研修について
医学生・初期研修医の皆さんへ
超少子化の時代に小児科医になることを不安に思う方もいるかもしれません。たしかに、こどもは減っていますが、提供しなければならない医療は増え続けています。また、保護者目線では病気の重症度に関わらず小児科専門医による診療を受けたいという強い要請も高まる一方だと感じています。未来の日本を支えるのは、こどもに他なりません。安心してこどもを育てられない社会になったら、そのような社会は継続できないでしょう。私たち小児科医は、単なる医療提供者という立場だけでなく、こども達にとっての適切な代弁者となるべくプライドを持って医療に取り組んでいます。
わたしは決してまじめな学生ではありませんでした。進路についてもなかなか決め切れずにおりました。医学部6年生の最後の実習先が小児科の病棟でした。川崎病罹患後の、すでに元気を取り戻した10か月ほどの乳児との出会いで、私の運命が決まりました。振り返ると、直感的に、こどもは大切な存在であることを再認識し、こどもを守る医療の素晴らしさを感じ取ったのだと思います。
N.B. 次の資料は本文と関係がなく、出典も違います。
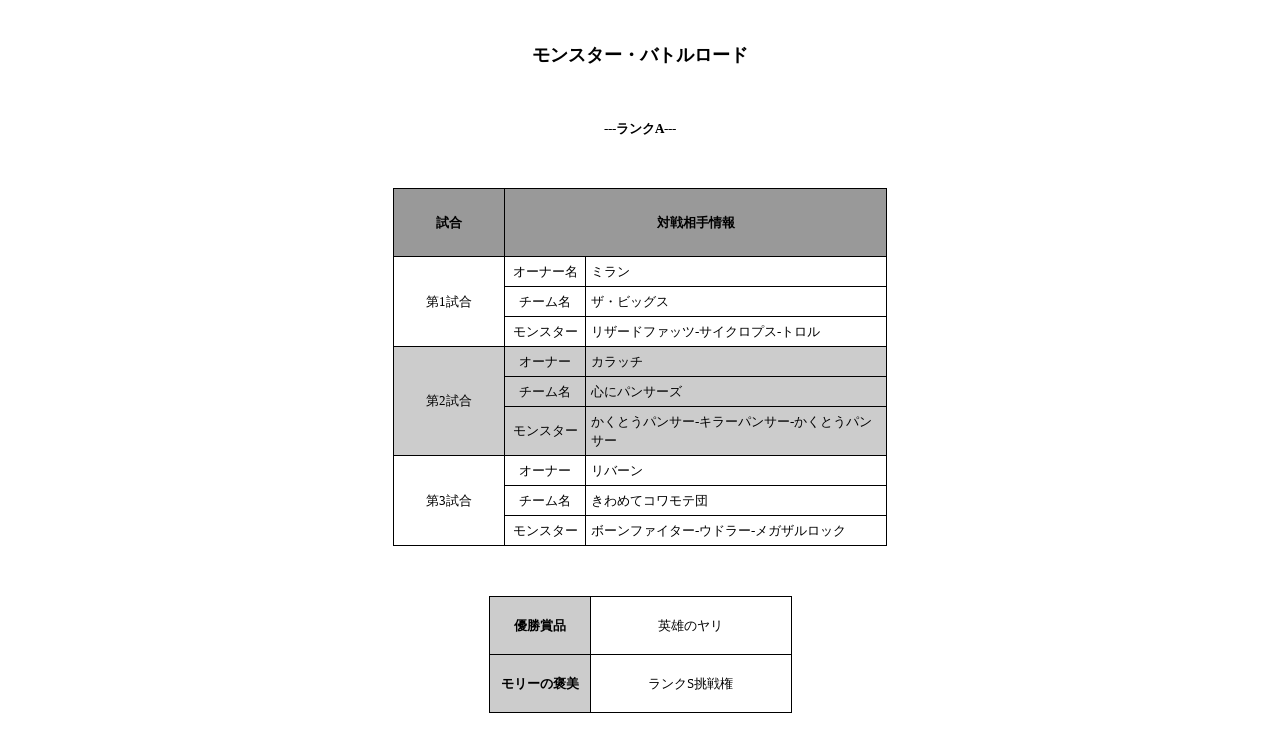

--- FILE ---
content_type: text/html
request_url: https://star-spring-sky.com/DQ8/BR_RankA.html
body_size: 1013
content:
<!DOCTYPE HTML PUBLIC "-//W3C//DTD HTML 4.01 Transitional//EN">
<HTML>
<HEAD>
<META name="GENERATOR" content="IBM WebSphere Homepage Builder V6.0.1 for Windows">
<META name="keywords" content="DQ8,DQ８,ドラクエ8,ドラクエ８,攻略,バトルロード,格闘場,モンスター,スカウト,ランク,優勝,賞品,景品">
<META name="description" content="ドラクエ８のバトルロードについてです。優勝賞品や対戦相手の情報などについてを掲載しています。">
<META http-equiv="Content-Type" content="text/html; charset=Shift_JIS">
<META http-equiv="Content-Style-Type" content="text/css">
<TITLE>ドラクエ8 バトルロード ランクA</TITLE>
<STYLE type="text/css">
<!--
a{text-decoration: none;}
A:hover { 
color:black; text-decoration:none; background-color:#cccccc; 
}
FONT{
  line-height : 150%;
}
-->
</STYLE>
</HEAD>
<BODY vlink="#000000" alink="#000000" background="img/background.jpg" link="#000000">
<P><BR>
</P>
<P align=center><B><FONT size=+1>モンスター・バトルロード</FONT></B></P>
<P><BR>
</P>
<P align="center"><B><FONT size="-1">---ランクA---</FONT></B></P>
<P><BR>
</P>
<CENTER>
<TABLE cellpadding="5" cellspacing="1" bgcolor="#000000" border="0">
  <TBODY>
    <TR>
      <TD bgcolor="#999999" align="center" valign="middle"><B><FONT size="-1"><BR>
      試合<BR>
      <BR>
      </FONT></B></TD>
      <TD bgcolor="#999999" align="center" valign="middle" colspan="2"><B><FONT size="-1">対戦相手情報</FONT></B></TD>
    </TR>
    <TR>
      <TD rowspan="3" valign="middle" bgcolor="#ffffff" width="100" align="center"><FONT size="-1">第1試合</FONT></TD>
      <TD valign="middle" bgcolor="#ffffff" width="70" align="center"><FONT size="-1">オーナー名</FONT></TD>
      <TD valign="middle" bgcolor="#ffffff" width="290"><FONT size="-1">ミラン</FONT></TD>
    </TR>
    <TR>
      <TD valign="middle" bgcolor="#ffffff" width="70" align="center"><FONT size="-1">チーム名</FONT></TD>
      <TD valign="middle" bgcolor="#ffffff" width="290"><FONT size="-1">ザ・ビッグス</FONT></TD>
    </TR>
    <TR>
      <TD valign="middle" bgcolor="#ffffff" width="70" align="center"><FONT size="-1">モンスター</FONT></TD>
      <TD valign="middle" bgcolor="#ffffff" width="290"><FONT size="-1">リザードファッツ-サイクロプス-トロル</FONT></TD>
    </TR>
    <TR>
      <TD rowspan="3" valign="middle" bgcolor="#cccccc" width="100" align="center"><FONT size="-1">第2試合</FONT></TD>
      <TD valign="middle" bgcolor="#cccccc" width="70" align="center"><FONT size="-1">オーナー</FONT></TD>
      <TD valign="middle" bgcolor="#cccccc" width="290"><FONT size="-1">カラッチ</FONT></TD>
    </TR>
    <TR>
      <TD valign="middle" bgcolor="#cccccc" width="70" align="center"><FONT size="-1">チーム名</FONT></TD>
      <TD valign="middle" bgcolor="#cccccc" width="290"><FONT size="-1">心にパンサーズ</FONT></TD>
    </TR>
    <TR>
      <TD valign="middle" bgcolor="#cccccc" width="70" align="center"><FONT size="-1">モンスター</FONT></TD>
      <TD valign="middle" bgcolor="#cccccc" width="290"><FONT size="-1">かくとうパンサー-キラーパンサー-かくとうパンサー</FONT></TD>
    </TR>
    <TR>
      <TD rowspan="3" valign="middle" bgcolor="#ffffff" width="100" align="center"><FONT size="-1">第3試合</FONT></TD>
      <TD valign="middle" bgcolor="#ffffff" width="70" align="center"><FONT size="-1">オーナー</FONT></TD>
      <TD valign="middle" bgcolor="#ffffff" width="290"><FONT size="-1">リバーン</FONT></TD>
    </TR>
    <TR>
      <TD valign="middle" bgcolor="#ffffff" width="70" align="center"><FONT size="-1">チーム名</FONT></TD>
      <TD valign="middle" bgcolor="#ffffff" width="290"><FONT size="-1">きわめてコワモテ団</FONT></TD>
    </TR>
    <TR>
      <TD valign="middle" bgcolor="#ffffff" width="70" align="center"><FONT size="-1">モンスター</FONT></TD>
      <TD valign="middle" bgcolor="#ffffff" width="290"><FONT size="-1">ボーンファイター-ウドラー-メガザルロック</FONT></TD>
    </TR>
  </TBODY>
</TABLE>
</CENTER>
<P><BR>
</P>
<CENTER>
<TABLE cellpadding="0" cellspacing="1" bgcolor="#000000" border="0">
  <TBODY>
    <TR>
      <TD bgcolor="#cccccc" align="center" width="100"><FONT size="-1"><BR>
      <B>優勝賞品</B><BR>
      <BR>
      </FONT></TD>
      <TD bgcolor="#ffffff" align="center" valign="middle" width="200"><FONT size="-1">英雄のヤリ</FONT></TD>
    </TR>
    <TR>
      <TD bgcolor="#cccccc" align="center" width="100"><FONT size="-1"><BR>
      <B>モリーの褒美</B><BR>
      <BR>
      </FONT></TD>
      <TD bgcolor="#ffffff" align="center" width="200"><FONT size="-1">ランクS挑戦権</FONT></TD>
    </TR>
  </TBODY>
</TABLE>
</CENTER>
<P><BR>
</P>
<P align="center"><B><FONT size="-1">[ <A href="dq8.html">戻る</A> ]</FONT></B></P>
</BODY>
</HTML>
小児科医になってからの次の選択は、どの専門領域に進むかでした。最初は循環器、新生児、腎臓などに興味を持っていましたが、基礎医学との接点が大きく研究成果の応用が早い血液学を選ぶことにしました。実のところ、学生時代には血液学(特に顕微鏡の観察)はどちらかと言うと苦手でしたが、これも研修医1年目から数例の小児白血病の新規発症例の主治医となったことがきっかけで考えが変わりました。アメリカに留学した際には、当時はまだマイナーな存在だったキメラ抗原受容体の開発に携わり、その成果がCD19標的CAR-T細胞療法(チサゲンレクルユーセル)の実用化につながり、現在この治療は小児思春期若年成人の難治性・再発性の急性リンパ性白血病の重要な選択肢となっています。人生はどう転ぶかわからないものです。現在も、難治がんの新しい治療を開発したい、との思いで、この領域で基礎研究を継続しております。
教科書や講義だけではわからないことがたくさんありますので、外来や病棟での実習の機会を大切にしてほしいと思います。一人でも多くの方が私たちの仲間になってくださることを心から願っています。
教授 今井 千速
私たちのアピールポイント
1.子どもの総合医general physicianを養成します
成長発達過程にある小児の診療のため、小児科医には新生児期から思春期まで幅広い知識と様々な技能が求められます。また、プライマリーケアや乳幼児健診、小児保健・社会医学の理解も必要です。3年間の専門研修のうち、主に1年間は大学病院、2年間は連携施設で研修することで、各地域の実情に応じた医療を経験できます。連携施設は主に県内の基幹病院です。困ったときにはお互い助け合う、“顔の見える病診連携”が特徴です。
2.ライフイベントを尊重します
皆さんにはこれから結婚、出産、育児、介護など様々なライフイベントが訪れるでしょう。よい医療を提供するには、ご自身の生活が充実しなくてはいけません。様々なライフイベントを医局全体でサポートしつつ、小児科医としてのキャリアアップを応援します。
3.サブスペシャリティ研修、大学院、留学などキャリア形成を支援します
大学病院では、各専門チームが最先端の医療、研究を行っています。小児科専門医を取得後は、各サブスペシャリティの専門医取得を目指せます。また、大学院や国内外への留学も積極的に行い、自身のスキルアップや富山の小児医療のさらなる充実を図っています。地域中核病院でgeneralな小児科診療に磨きをかけることもできます。小児科医の数だけ道はある。皆さんが目指すキャリア形成を一緒に考えていきましょう!